As I noted in the previous post, I gave up looking for a cordless, Bluetooth keyboard after learning that it cannot work at the same time as a Bluetooth mouse purchased separately.
As I was mulling over my options, the FutureShop flyer came out, and there was the answer for much of the equipment I was looking for:
-- the 1GB triple-interface LeCie hard drive was back, priced at $329.
-- an Acer bundle with computer, 19" monitor, keyboard, and throw-away mouse for $429.
My wife's computer needed replacing; I wanted the monitor and keyboard. It was perfect! Checking the computer model online, I found that FutureShop (and maybe Acer) were essentially throwing in the monitor for $29.
Or, as I explained sheepishly to my wife, the computer was "just" $200, because the monitor is normally $200, and the keyboard-mouse combo $29.
I also learned that this was an ultra-cheap mode produced by Acer for low-income parts of the world. The specs are modest, but good enough for my wife, who just does email, Web browsing, and some word processing:
-- 4000+ AMD 64-bit CPU
-- 160GB hard drive, split into two equal-size partitions (curiously enough)
-- 1GB RAM (256MB shared with the integrated ATi graphics)
-- card readers, USB ports, and sound connectors on the front panel
-- super DVD drive that burns dual-layer DVDs
Missing was any sort of backup for the Windows Vista Home Basic operating system.
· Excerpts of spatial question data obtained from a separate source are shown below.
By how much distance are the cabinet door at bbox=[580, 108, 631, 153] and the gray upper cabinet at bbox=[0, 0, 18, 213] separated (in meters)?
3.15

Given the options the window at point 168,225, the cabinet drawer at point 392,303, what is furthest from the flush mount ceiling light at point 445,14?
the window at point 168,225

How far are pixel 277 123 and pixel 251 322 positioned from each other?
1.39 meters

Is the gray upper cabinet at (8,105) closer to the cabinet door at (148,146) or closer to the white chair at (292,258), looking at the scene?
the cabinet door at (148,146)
No spare copy on the partitioned drive, no ability to make a restore DVD, no discs included. Instead, you have to pay Acer $40 for the discs.
I did want to replace Vista with Windows 2000, since (1) that would be a speedier system; and (2) it would let my wife run her "German for Everyone" language program. Naturally, Microsoft cannot conceive of anyone wanting to backgrade their WOW-inducing OS, so after several attempts to fool the system, I gave up.
My wife was ready to keep the old computer just to run the German program, but that would defeat my master plan: grab the "free" 19" monitor and keyboard for my notebook system.